Some shifted the mundane — she displaced the real.
And she would win. Always! Because she wasn’t too hung up on the meaning of words. Language, to her, was meant to be played with. Otherwise, it was all dead. So, true to that same feline fashion of hers, she played a gentle tug o’ war with concepts — tapping them, scratching the surface, or sinking her fangs into their gist — like a bored cat amusing itself with a caught prey before feasting on it.
Don’t get me wrong: She had her truths. Better than that: She WAS all truth! Love, dignity, sex and ethics — those were non-negotiable. Not a thing to play with! But words themselves — those little rodents and birds — were way too much fun to not fuck with.

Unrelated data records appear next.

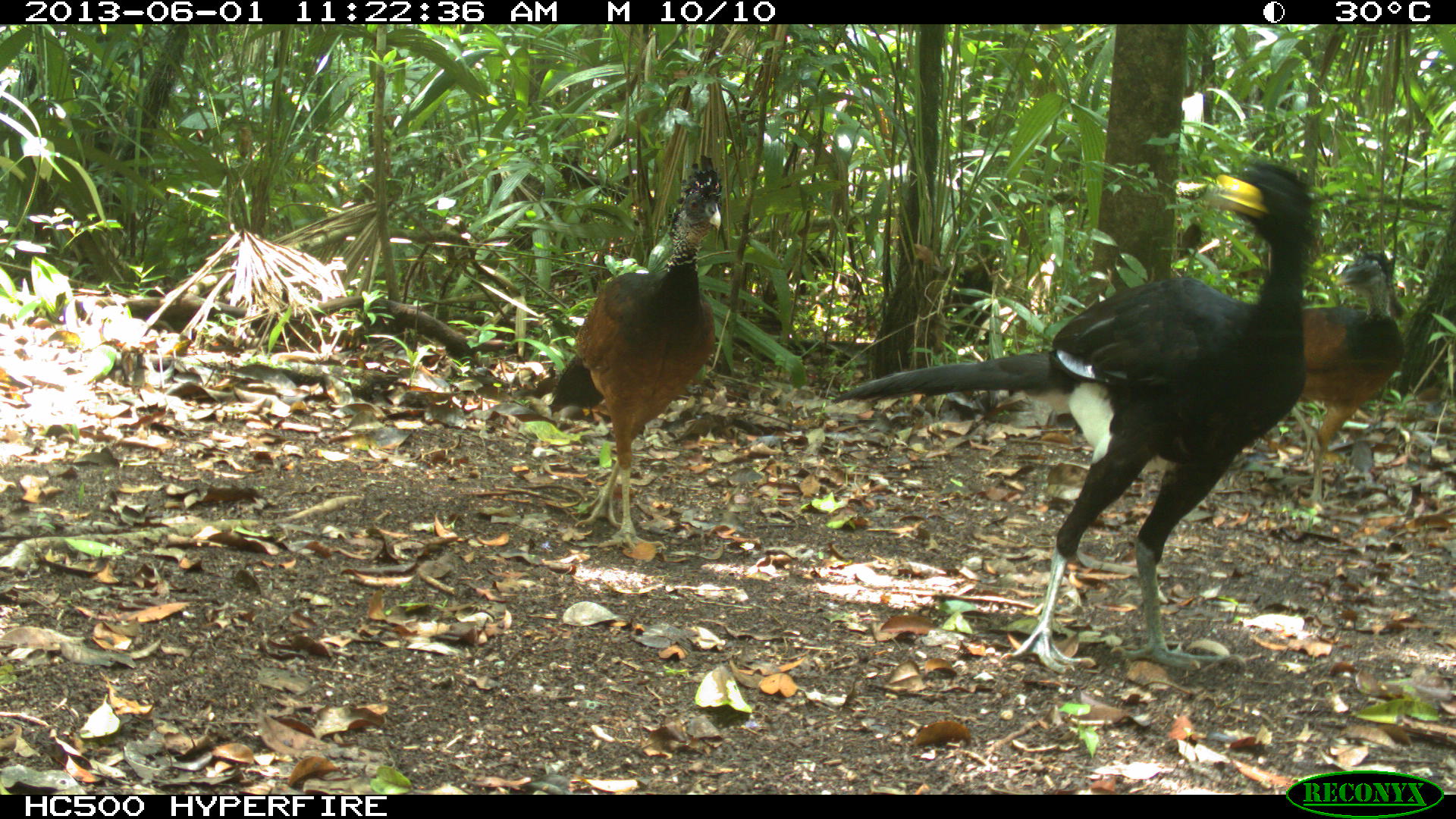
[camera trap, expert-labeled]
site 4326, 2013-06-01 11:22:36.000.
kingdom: Animalia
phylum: Chordata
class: Aves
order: Galliformes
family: Cracidae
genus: Crax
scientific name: Crax rubra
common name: great curassow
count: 3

Back then, I had once confused a man for the love of my life and I worked so hard on earning him. At first, I tried on my ultra-feminine version: All high heels, and eye-liner, and ruffled skirts that carefully ended at my knees. I thought:
“Maybe he would love me more that way! Maybe if I’d waxed, tamed my eyebrows, painted my nails in pretty pink; if I spoke with Americanized inflections and curtsied when he picked me up at Grand Central. MAYBE!”
But after a year of still not being enough — of all that uncertainty and self-doubt — I began forgetting that I always hated make-up, especially in pink; and that I treading daintily — just wasn’t my style. So, I gave myself a boy cut, loaded my closet with flats, white tank tops and tight jeans; and began taking the train into Manhattan thrice a week.
One day, my girl and I had stepped out onto Madison Ave, to do some hunting. It was one of those spring days that breathed down New Yorkers’ neck with warm air and smells of budding cherry trees — but the sun had yet to come out. We strutted southbound. My girl lead the way. Despite the promise of spring, she had zipped-up her hoody; and not tempted for a second to absorb the one New York season that reminds its natives as to why they choose to suffer there for the rest of the year, she hurriedly strutted to our decided destination.
A Nuevo-Rican had come from behind us at a pedestrian crossing and studied our asses, in creepy silence; and when he realized my girl was one hot number underneath that zipped-up hoody, he began to whine, nasally:
“Fuck you!” my girl shot him down over her shoulder and stepped off the curb, long before the light had changed in our favor. POW!
“So, what was your definition of ‘forgiveness’?” Just like that, she was back to me. She was back — with me. MINE! I’d been out of breath for thirteen blocks by now: from trying to catch up to her, like that poor Nuevo-Rican doubling over behind us, at the street light. Not waiting for my answer, she resumed:
“Forgiveness — is like courage: It is only committed for your own sake.”
“Forgiveness is like courage,” I repeated in a half-whisper, as if asking for her hand in marriage.
“NO!” she threw over her shoulder again, like a fuck-you to those who were unable to catch up. “Forgiveness IS courage.”
And off she went: strutting, leaping, pouncing and leading the way, half a generation ahead of me and through strange, exotic histories in between; running every red light and giving me the most generous go-ahead of my life.